Abstract 18995: The Influence of Osteoglycin on Remodelling Processes After Myocardial Infarction
Background: After myocardial infarction, inflammatory processes as well as matrix metalloproteinases (MMP) and their inhibitors play a pivotal role in the formation of a resilient scar tissue. The proteoglycan osteoglycin (Ogn) has an important meaning for the composition of the extracellular matrix (ECM). In this study, we investigated the function of Ogn during remodelling processes of the ECM after myocardial infarction.
Methods: In wildtype mice (MI-control, n=48) and Ogn knockout-mice (MI-OgnKO, n=90), a left anterior descending artery occlusion was performed to induce myocardial infarction (MI). Functional parameters were assessed with magnetic resonance imaging (MRI Bruker, 7.05T) before and 7 days after induction of myocardial infarction. The expression of MMPs, tissue inhibitors of metalloproteinases (TIMP) and specific inflammatory mediators was assessed with quantitative real-time PCR. Immunohistochemistry was performed for quantitative analysis of MMPs, TIMPs and inflammatory cells. Furthermore, MMP 2 and 9 activity was detected by zymography.

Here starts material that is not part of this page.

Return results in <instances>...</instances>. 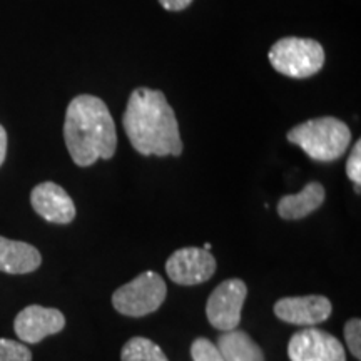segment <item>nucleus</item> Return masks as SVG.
Here are the masks:
<instances>
[{"mask_svg": "<svg viewBox=\"0 0 361 361\" xmlns=\"http://www.w3.org/2000/svg\"><path fill=\"white\" fill-rule=\"evenodd\" d=\"M274 314L284 323L298 326H314L331 316L333 306L326 296L308 295L283 298L274 305Z\"/></svg>", "mask_w": 361, "mask_h": 361, "instance_id": "nucleus-9", "label": "nucleus"}, {"mask_svg": "<svg viewBox=\"0 0 361 361\" xmlns=\"http://www.w3.org/2000/svg\"><path fill=\"white\" fill-rule=\"evenodd\" d=\"M345 341L356 360H361V319L351 318L345 324Z\"/></svg>", "mask_w": 361, "mask_h": 361, "instance_id": "nucleus-18", "label": "nucleus"}, {"mask_svg": "<svg viewBox=\"0 0 361 361\" xmlns=\"http://www.w3.org/2000/svg\"><path fill=\"white\" fill-rule=\"evenodd\" d=\"M7 156V133L4 129V126L0 124V166L4 164Z\"/></svg>", "mask_w": 361, "mask_h": 361, "instance_id": "nucleus-21", "label": "nucleus"}, {"mask_svg": "<svg viewBox=\"0 0 361 361\" xmlns=\"http://www.w3.org/2000/svg\"><path fill=\"white\" fill-rule=\"evenodd\" d=\"M64 139L72 161L80 168L111 159L117 149V133L106 102L90 94L72 99L66 111Z\"/></svg>", "mask_w": 361, "mask_h": 361, "instance_id": "nucleus-2", "label": "nucleus"}, {"mask_svg": "<svg viewBox=\"0 0 361 361\" xmlns=\"http://www.w3.org/2000/svg\"><path fill=\"white\" fill-rule=\"evenodd\" d=\"M247 296V286L243 279H226L214 288L206 303L207 322L219 331H231L239 326L241 311Z\"/></svg>", "mask_w": 361, "mask_h": 361, "instance_id": "nucleus-6", "label": "nucleus"}, {"mask_svg": "<svg viewBox=\"0 0 361 361\" xmlns=\"http://www.w3.org/2000/svg\"><path fill=\"white\" fill-rule=\"evenodd\" d=\"M326 197V191L319 183H308L303 191L298 194H288L283 196L278 202L279 218L286 221L303 219L316 209H319Z\"/></svg>", "mask_w": 361, "mask_h": 361, "instance_id": "nucleus-13", "label": "nucleus"}, {"mask_svg": "<svg viewBox=\"0 0 361 361\" xmlns=\"http://www.w3.org/2000/svg\"><path fill=\"white\" fill-rule=\"evenodd\" d=\"M346 176L351 183L355 184L356 194H360L361 186V141H356L353 149H351V154L346 161Z\"/></svg>", "mask_w": 361, "mask_h": 361, "instance_id": "nucleus-19", "label": "nucleus"}, {"mask_svg": "<svg viewBox=\"0 0 361 361\" xmlns=\"http://www.w3.org/2000/svg\"><path fill=\"white\" fill-rule=\"evenodd\" d=\"M30 204L40 218L54 224H69L75 218V204L64 188L56 183H40L30 192Z\"/></svg>", "mask_w": 361, "mask_h": 361, "instance_id": "nucleus-11", "label": "nucleus"}, {"mask_svg": "<svg viewBox=\"0 0 361 361\" xmlns=\"http://www.w3.org/2000/svg\"><path fill=\"white\" fill-rule=\"evenodd\" d=\"M286 139L303 149L310 159L333 162L350 147L351 130L343 121L326 116L298 124L286 134Z\"/></svg>", "mask_w": 361, "mask_h": 361, "instance_id": "nucleus-3", "label": "nucleus"}, {"mask_svg": "<svg viewBox=\"0 0 361 361\" xmlns=\"http://www.w3.org/2000/svg\"><path fill=\"white\" fill-rule=\"evenodd\" d=\"M218 350L224 361H264V353L258 343L238 328L219 335Z\"/></svg>", "mask_w": 361, "mask_h": 361, "instance_id": "nucleus-14", "label": "nucleus"}, {"mask_svg": "<svg viewBox=\"0 0 361 361\" xmlns=\"http://www.w3.org/2000/svg\"><path fill=\"white\" fill-rule=\"evenodd\" d=\"M218 268L214 256L202 247H180L166 261L171 281L180 286H194L213 278Z\"/></svg>", "mask_w": 361, "mask_h": 361, "instance_id": "nucleus-8", "label": "nucleus"}, {"mask_svg": "<svg viewBox=\"0 0 361 361\" xmlns=\"http://www.w3.org/2000/svg\"><path fill=\"white\" fill-rule=\"evenodd\" d=\"M191 2L192 0H159L161 6L164 7L166 11H171V12L184 11V8L191 6Z\"/></svg>", "mask_w": 361, "mask_h": 361, "instance_id": "nucleus-20", "label": "nucleus"}, {"mask_svg": "<svg viewBox=\"0 0 361 361\" xmlns=\"http://www.w3.org/2000/svg\"><path fill=\"white\" fill-rule=\"evenodd\" d=\"M42 263L37 247L0 236V271L8 274L32 273Z\"/></svg>", "mask_w": 361, "mask_h": 361, "instance_id": "nucleus-12", "label": "nucleus"}, {"mask_svg": "<svg viewBox=\"0 0 361 361\" xmlns=\"http://www.w3.org/2000/svg\"><path fill=\"white\" fill-rule=\"evenodd\" d=\"M291 361H346L341 341L331 333L310 326L295 333L288 343Z\"/></svg>", "mask_w": 361, "mask_h": 361, "instance_id": "nucleus-7", "label": "nucleus"}, {"mask_svg": "<svg viewBox=\"0 0 361 361\" xmlns=\"http://www.w3.org/2000/svg\"><path fill=\"white\" fill-rule=\"evenodd\" d=\"M192 361H224L218 346L211 343L207 338H197L191 345Z\"/></svg>", "mask_w": 361, "mask_h": 361, "instance_id": "nucleus-17", "label": "nucleus"}, {"mask_svg": "<svg viewBox=\"0 0 361 361\" xmlns=\"http://www.w3.org/2000/svg\"><path fill=\"white\" fill-rule=\"evenodd\" d=\"M123 126L139 154L157 157L183 154L176 112L161 90L135 89L124 111Z\"/></svg>", "mask_w": 361, "mask_h": 361, "instance_id": "nucleus-1", "label": "nucleus"}, {"mask_svg": "<svg viewBox=\"0 0 361 361\" xmlns=\"http://www.w3.org/2000/svg\"><path fill=\"white\" fill-rule=\"evenodd\" d=\"M268 57L274 71L291 79H308L324 66L323 45L313 39H279Z\"/></svg>", "mask_w": 361, "mask_h": 361, "instance_id": "nucleus-4", "label": "nucleus"}, {"mask_svg": "<svg viewBox=\"0 0 361 361\" xmlns=\"http://www.w3.org/2000/svg\"><path fill=\"white\" fill-rule=\"evenodd\" d=\"M0 361H32V353L19 341L0 338Z\"/></svg>", "mask_w": 361, "mask_h": 361, "instance_id": "nucleus-16", "label": "nucleus"}, {"mask_svg": "<svg viewBox=\"0 0 361 361\" xmlns=\"http://www.w3.org/2000/svg\"><path fill=\"white\" fill-rule=\"evenodd\" d=\"M66 326V316L56 308H44L39 305H30L16 316L13 329L16 335L24 343L42 341L44 338L56 335Z\"/></svg>", "mask_w": 361, "mask_h": 361, "instance_id": "nucleus-10", "label": "nucleus"}, {"mask_svg": "<svg viewBox=\"0 0 361 361\" xmlns=\"http://www.w3.org/2000/svg\"><path fill=\"white\" fill-rule=\"evenodd\" d=\"M121 360L123 361H169L164 351L151 341L149 338L134 336L126 343L123 351H121Z\"/></svg>", "mask_w": 361, "mask_h": 361, "instance_id": "nucleus-15", "label": "nucleus"}, {"mask_svg": "<svg viewBox=\"0 0 361 361\" xmlns=\"http://www.w3.org/2000/svg\"><path fill=\"white\" fill-rule=\"evenodd\" d=\"M166 295L168 288L161 274L146 271L135 276L133 281L117 288L112 295V306L117 313L129 318H142L159 310Z\"/></svg>", "mask_w": 361, "mask_h": 361, "instance_id": "nucleus-5", "label": "nucleus"}]
</instances>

Results: OgnKO mice showed a significantly decreased left ventricular function in comparison to MI controls. In OgnKO mice, a significantly higher mortality due to rupture of the left ventricle was detected after myocardial infarction (p<0.001). The mRNA expression and the protein amount of MMP 2 and 9 was significantly increased in OgnKO mice in comparison to MI controls after 7d. Additionally, an increased activity of MMP 2 and 9 and a significantly increased MMP2/TIMP2 ratio was found in OgnKO mice after MI. Expression of monocyte chemoattractive protein-1, interleukin-6 and interleukin-1b was upregulated in OgnKO mice 7d after infarction, compared to MI controls. OgnKO mice showed a significantly reduced infiltration of the infarct tissue with CD11b+ cells and F4/80+ macrophages in the inflammatory phase and a marked increase after 7d in comparison to MI controls.

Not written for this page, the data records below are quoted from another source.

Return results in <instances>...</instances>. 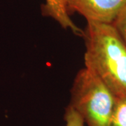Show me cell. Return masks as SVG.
Returning a JSON list of instances; mask_svg holds the SVG:
<instances>
[{"label": "cell", "mask_w": 126, "mask_h": 126, "mask_svg": "<svg viewBox=\"0 0 126 126\" xmlns=\"http://www.w3.org/2000/svg\"><path fill=\"white\" fill-rule=\"evenodd\" d=\"M68 9L88 22L113 24L126 6V0H66Z\"/></svg>", "instance_id": "obj_3"}, {"label": "cell", "mask_w": 126, "mask_h": 126, "mask_svg": "<svg viewBox=\"0 0 126 126\" xmlns=\"http://www.w3.org/2000/svg\"><path fill=\"white\" fill-rule=\"evenodd\" d=\"M43 11L66 30H70L75 34L83 36V32L74 23L68 14L66 0H45Z\"/></svg>", "instance_id": "obj_4"}, {"label": "cell", "mask_w": 126, "mask_h": 126, "mask_svg": "<svg viewBox=\"0 0 126 126\" xmlns=\"http://www.w3.org/2000/svg\"><path fill=\"white\" fill-rule=\"evenodd\" d=\"M110 126H126V97L116 98Z\"/></svg>", "instance_id": "obj_5"}, {"label": "cell", "mask_w": 126, "mask_h": 126, "mask_svg": "<svg viewBox=\"0 0 126 126\" xmlns=\"http://www.w3.org/2000/svg\"><path fill=\"white\" fill-rule=\"evenodd\" d=\"M116 98L102 81L84 67L74 80L69 105L87 126H110Z\"/></svg>", "instance_id": "obj_2"}, {"label": "cell", "mask_w": 126, "mask_h": 126, "mask_svg": "<svg viewBox=\"0 0 126 126\" xmlns=\"http://www.w3.org/2000/svg\"><path fill=\"white\" fill-rule=\"evenodd\" d=\"M113 24L119 32L126 45V6Z\"/></svg>", "instance_id": "obj_7"}, {"label": "cell", "mask_w": 126, "mask_h": 126, "mask_svg": "<svg viewBox=\"0 0 126 126\" xmlns=\"http://www.w3.org/2000/svg\"><path fill=\"white\" fill-rule=\"evenodd\" d=\"M64 119L65 126H84L85 125L81 116L70 105L66 109Z\"/></svg>", "instance_id": "obj_6"}, {"label": "cell", "mask_w": 126, "mask_h": 126, "mask_svg": "<svg viewBox=\"0 0 126 126\" xmlns=\"http://www.w3.org/2000/svg\"><path fill=\"white\" fill-rule=\"evenodd\" d=\"M83 36L85 67L116 97H126V45L113 24L88 22Z\"/></svg>", "instance_id": "obj_1"}]
</instances>
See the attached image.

Conclusion: The absence of Ogn results in an increased MMP expression and an altered MMP/TIMP ratio in the infarct area. Additionally, an impaired inflammatory response after myocardial infarction is evident. These are potential factors for an insufficient cardiac remodelling, which results in an increased rupture rate.
- © 2010 by American Heart Association, Inc.